Valuing Ancillary Structures in Mobile Home Park (SF Rentals)

6 Replies

I know that Frank & Dave suggest selling ancillary assets when you are in the mobile home park business. My question is- what if the park contains ancillary structures that are mixed in with the mobile homes and can't easily be parceled off? 

1) Do you need to parcel off these homes in order to sell them?

2) If you absolutely cannot parcel off these homes and are okay with operating them as rentals, how do you value these structures in conjunction with the rest of the mobile home park?

3) Is there a quick and dirty value that i can attach to these rentals? 

My scenario:

- 3 single family rental homes (cabins) renting for $500/month

- hard to account for expenses attached to these homes because seller has not separated expenses in financials 

Not all ancillary structures should be sold in a mobile home park. The only ones that you should consider doing so are ones on the frontage that have the ability to have separate utility connections and access. To sell them off you have to subdivide the parcel, and you also need a release from the lender which allows it to be removed from the collateral pool. By far the majority of ancillary structures are maintained in the mobile home park, and their rent is used as real property value, the same as lot rents.

In many cases you would sell off ancillary structures to make the property more attractive to a future buyer or lender. For example, if you have a self-storage facility along the frontage that is in poor condition and half full, you might be able to find somebody that is excited about storage who would buy it, renovate it, and more professionally manage it. You also benefit in that transaction since you are now a pure mobile home park and not a hybrid storage/mobile home park.

And don't forget that you sometimes would subdivide and allow the seller to keep that ancillary structure if they feel it to be hugely valuable and you don't. The perfect example of that would be if there's a bunch of raw land that comes with the deal that you feel is worth $1,000 an acre and the seller believes is worth $10,000 per acre.

Originally posted by @Frank Rolfe :

Not all ancillary structures should be sold in a mobile home park. The only ones that you should consider doing so are ones on the frontage that have the ability to have separate utility connections and access.
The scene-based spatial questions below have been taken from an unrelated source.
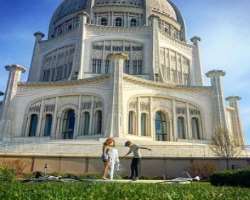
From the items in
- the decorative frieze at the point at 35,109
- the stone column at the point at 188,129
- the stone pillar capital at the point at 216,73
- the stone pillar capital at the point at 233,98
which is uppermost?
the stone pillar capital at the point at 216,73

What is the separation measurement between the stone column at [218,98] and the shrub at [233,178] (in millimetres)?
20795

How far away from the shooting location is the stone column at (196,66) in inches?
1629

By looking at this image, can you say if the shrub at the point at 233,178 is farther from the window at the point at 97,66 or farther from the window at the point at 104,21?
the window at the point at 104,21

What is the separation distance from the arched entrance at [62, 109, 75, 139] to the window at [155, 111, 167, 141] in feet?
30.1

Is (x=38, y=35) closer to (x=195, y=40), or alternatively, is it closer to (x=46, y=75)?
(x=46, y=75)

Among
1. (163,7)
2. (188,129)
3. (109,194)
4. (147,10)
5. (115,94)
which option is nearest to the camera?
(109,194)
To sell them off you have to subdivide the parcel, and you also need a release from the lender which allows it to be removed from the collateral pool. By far the majority of ancillary structures are maintained in the mobile home park, and their rent is used as real property value, the same as lot rents.

In many cases you would sell off ancillary structures to make the property more attractive to a future buyer or lender. For example, if you have a self-storage facility along the frontage that is in poor condition and half full, you might be able to find somebody that is excited about storage who would buy it, renovate it, and more professionally manage it. You also benefit in that transaction since you are now a pure mobile home park and not a hybrid storage/mobile home park.

And don't forget that you sometimes would subdivide and allow the seller to keep that ancillary structure if they feel it to be hugely valuable and you don't. The perfect example of that would be if there's a bunch of raw land that comes with the deal that you feel is worth $1,000 an acre and the seller believes is worth $10,000 per acre.

 This is helpful. Thank you for clarifying your stance on the topic. 


In my case, the structures are within the park and not easily subdivided. I find it interesting that you would view the income from these ancillary structures as part of the real property value, like you view lot rent. But, it makes sense. I was under the assumption that since it is a community owned structure, it be viewed more like a community-owned mobile home. 

Because these ancillary structures (stick built cabins) are attached to the land, would you count all of the rental income from these structures in the overall "lot rent revenue"? *As long as you include their expenses, of course. 

Anything that is "real" property counts (lot rent, apartment rent, stick-built, commercial building, etc.). Anything that is "personal property" does not (mobile homes).

@David Denzy sometimes the location of the ancillary structures within the park makes it difficult to separate them, in which case you either figure out a way to make the deal work including them, or pass on the deal.  From the sounds of it, you have some rental cabins that are of that flavor on the deal you described.  

On occasion, we have acquired parks with site built home(s) that were originally occupied by the owner and family and they are in the middle of the park, or another location where it is not feasible to parcel off. You can make those structures into rental homes, into the manager's unit /office, or you can convert to a clubhouse or any amenity that will add value to the park resident experience.

Rental homes will likely create more income, but keep in mind that choice comes with increased maintenance expenses, tenant turnover, and additional management.  It can still make sense on paper, so this is not a bad move, especially if the home itself is of the right quality and materials where a tenant cannot do a lot of cosmetic damage easily.

Using as the manager unit/office is appropriate if it is in the right location within the park and there is no other option in the park that makes more financial sense as a trade-off.

Using as a park amenity (clubhouse, game room, library, etc) can make sense if you are seeking to provide a higher amenity package.